With these late effects of treatment in mind, the question arises of when to irradiate children with LGG. Most patients in our cohort received adjuvant or salvage RT, and 10 patients in our cohort received chemotherapy prior to RT. Although there was no significant difference seen in PFS of patients who received chemotherapy before or after RT, chemotherapy was used to defer RT. A group from St. Jude’s conducted a prospective trial to evaluate late effects in children with LGG treated with 3D conformal RT and suggested that radiation should be delayed in young patients for improved cognitive status, endocrine function, and hearing [15, 16]. A separate group looked at 90 children with WHO grade II LGG to assess the impact of early RT but was unable to demonstrate an OS or PFS benefit for patients who received immediate postoperative RT [17]. Our study similarly did not demonstrate a benefit to immediate postoperative radiation.

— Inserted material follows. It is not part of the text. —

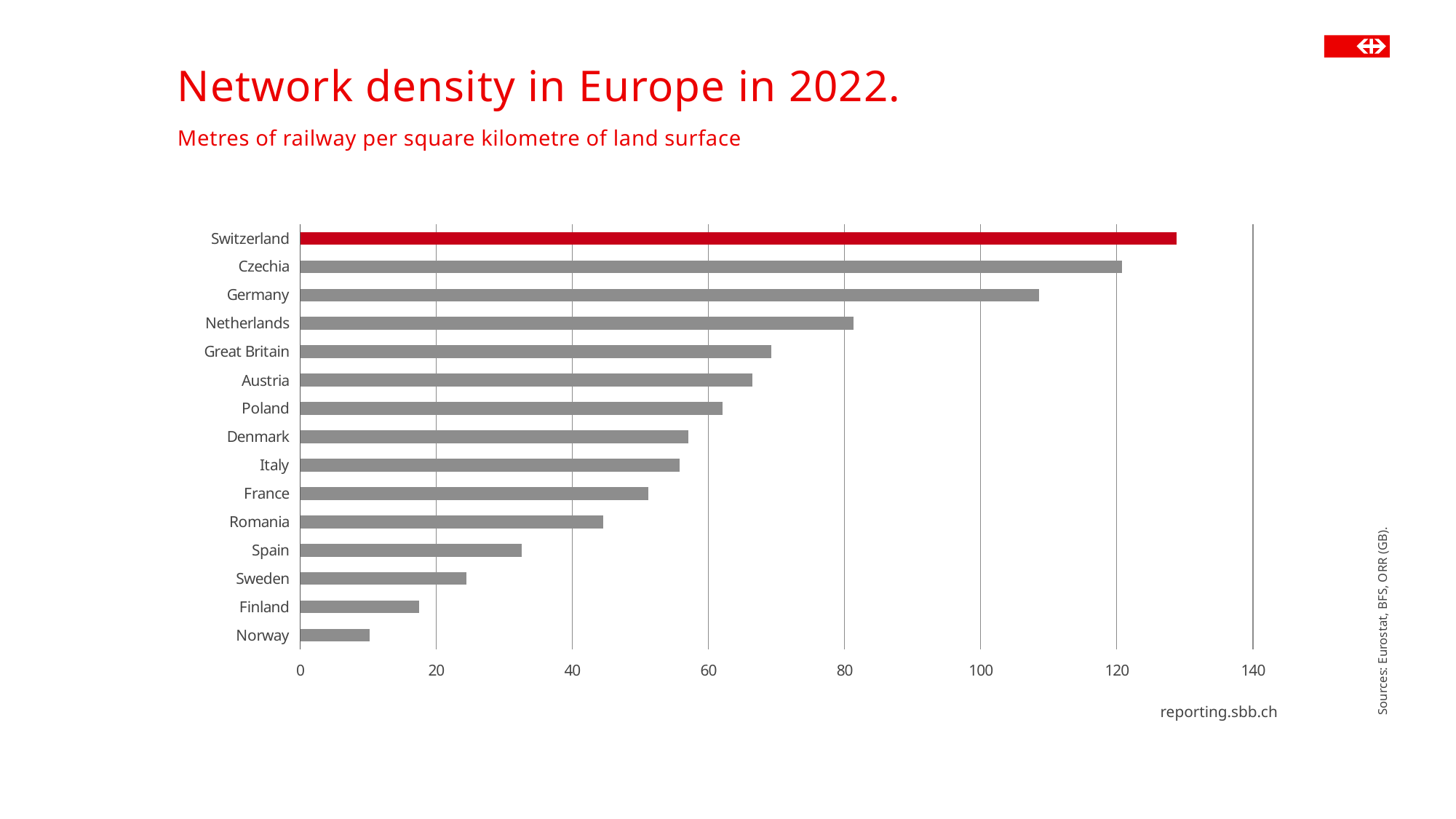
Which country has the highest network density in the chart? Switzerland Which country has the lowest network density in the chart? Norway Which has the larger value, Spain or Romania? Romania Is the value for Switzerland greater or less than 120? greater How many countries are shown in the chart? 15 Is the value for Czechia greater or less than 100? greater What kind of chart is shown on the slide? bar chart Are the bars ordered from highest to lowest or from lowest to highest going down the chart? highest to lowest Is the value for Norway greater or less than 20? less Which has the larger value, Germany or the Netherlands? Germany Which country's bar is highlighted in red? Switzerland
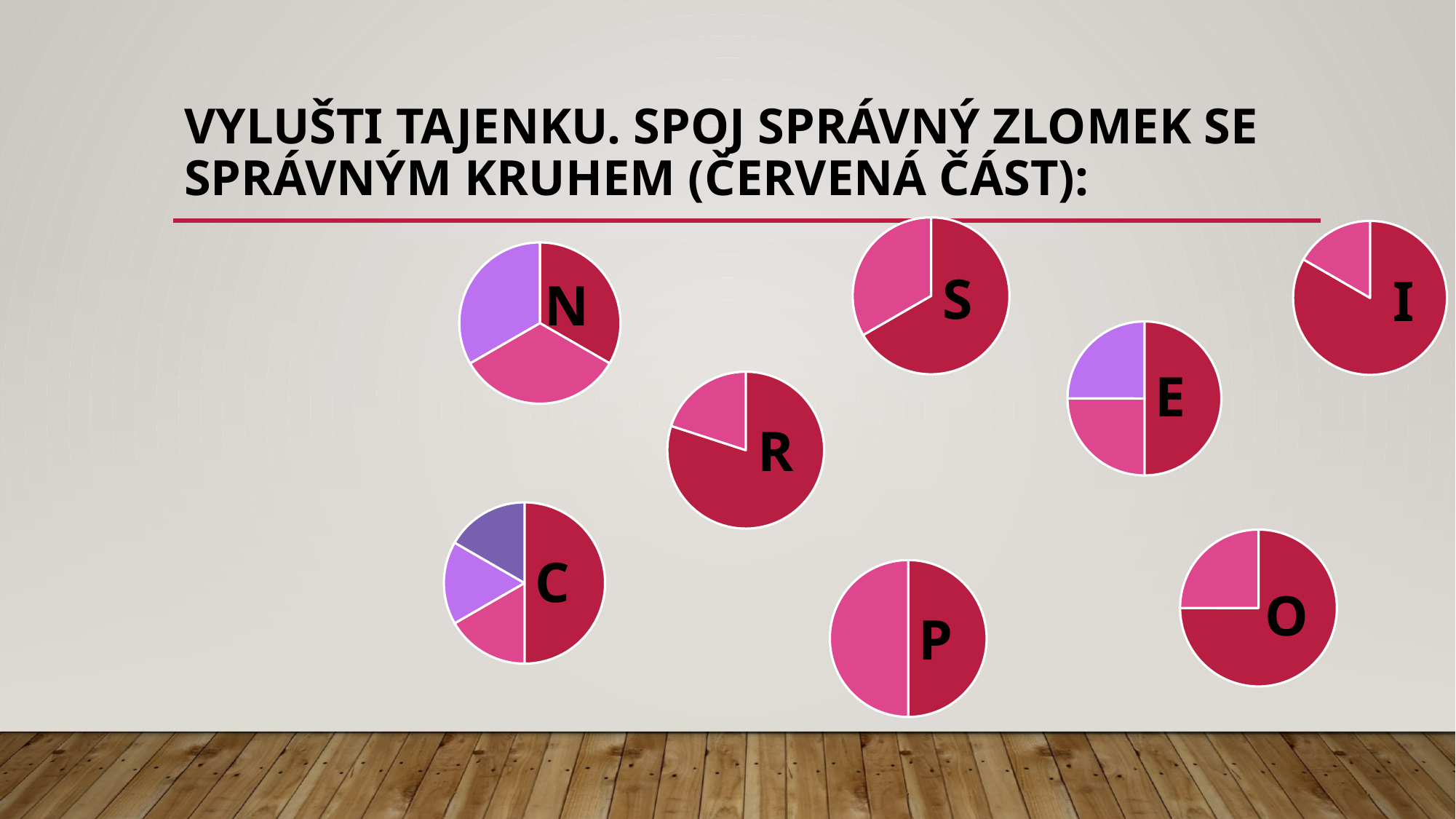
How many slices does the pie chart labelled N have? 3 How many slices does the pie chart labelled P have? 2 Which is larger: the red slice in the pie chart labelled O or the red slice in the pie chart labelled P? O Which is larger: the pink slice in the pie chart labelled P or the pink slice in the pie chart labelled R? P What kind of chart is the chart labelled N? pie chart What letter labels the pie chart in the bottom-right corner of the slide? O How many slices does the pie chart labelled C have? 4 What colour is the largest slice in the pie chart labelled I? red Which is larger: the red slice in the pie chart labelled I or the red slice in the pie chart labelled N? I Which pie chart on the slide has the most slices? C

This study is limited by its retrospective nature. Our patients had heterogeneous disease characteristics and treatment regimens, and therefore, it is difficult to isolate the impact of RT on clinical outcomes and late effects. Additionally, some patients did not have baseline testing of their premorbid functional status, making it difficult to ascertain whether the late effects seen were the result of treatment or initial disease. Quality of life assessments were limited secondary to varying lengths of follow-up, and prospective quality of life assessments were not uniformly obtained at baseline and in follow-up. A percentage of our patients had long-term follow-up into their adulthood, allowing for data on the long-term ability to work. Our experience suggests that patients can sustain productive employment while some patients expectedly develop limitations secondary to disease and treatment sequelae.

Conclusion

Our study suggests that the use of radiation in patients with intracranial LGG results in excellent OS and PFS with acceptable toxicity at long-term follow-up. Ultimately, pediatric patients with intracranial LGG need to be followed up long term for the monitoring of late effects of RT. Toxicities were reasonable in this study even with many patients receiving conventional radiation. Significant improvements in radiation approaches with the use of IMRT and proton therapy should further reduce late sequelae. Prospective trials of children with LGG with neurocognitive evaluation and quality of life assessments are needed for further evaluation of the ideal management for this disease.